## Text shown
>>>>

See post #4 above. I quoted the price of a PIC10-series. Price depends on quantity but about $0.35 to 0.45 each plus other listed parts (again, post 4).
 
Thread starter #15
What I'm looking for is a simple circuit to light a led after a 60 second delay. Ideally it would start via a thermal sensor at about 90 degrees. This is for a cooking device, and no it's not for drugs. It could shut off when removed from the heat source or a switch.
 

ChrisP58

Well-Known Member
#16
What I'm looking for is a simple circuit to light a led after a 60 second delay. Ideally it would start via a thermal sensor at about 90 degrees. This is for a cooking device, and no it's not for drugs. It could shut off when removed from the heat source or a switch.
90 degrees what? Please note that this is an international forum so, since temperature is measured with different scales in different parts of the world, you need to specify which scale you're using.

The PIC10F320 has an internal temperature indicator. That should work unless you need to measure the temperature remotely from the chip. Then a thermistor may be adequate. What level of accuracy do you need?

How high of a temperature does this thing need to withstand? Not just in normal use, but if the chef gets distracted and something overheats?

<<<<

## Data lines
>>>>

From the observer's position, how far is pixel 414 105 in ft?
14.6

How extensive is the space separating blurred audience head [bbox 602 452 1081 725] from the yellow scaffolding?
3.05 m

<<<<

## Work to do
Continue the forum thread above about the delayed LED circuit for a cooking device, starting right after its final post.

## Result of this exercise
https://www.microchip.com/wwwproducts/en/PIC10F320
 

ChrisP58

Well-Known Member
#18
There is a version of the PIC10F320 that goes up to 125°C. And you should be able to find high temp versions for most of the rest of the components.

The problem will be the battery. Typical max temperature for a Li-Ion cell is 60°C. There may be some high temp versions that may go a little higher than that, but going up to 115°C is very unlikely.

Other chemistries have different max temperatures, so you might find something to go up that high.
 
Thread starter #20
I was not very clear about the application. There will be a metal rod that is subject to the higher temps. The components would be in a handle attached to that. And its not that funny, I just have an idea and exploring different options on how to make it so.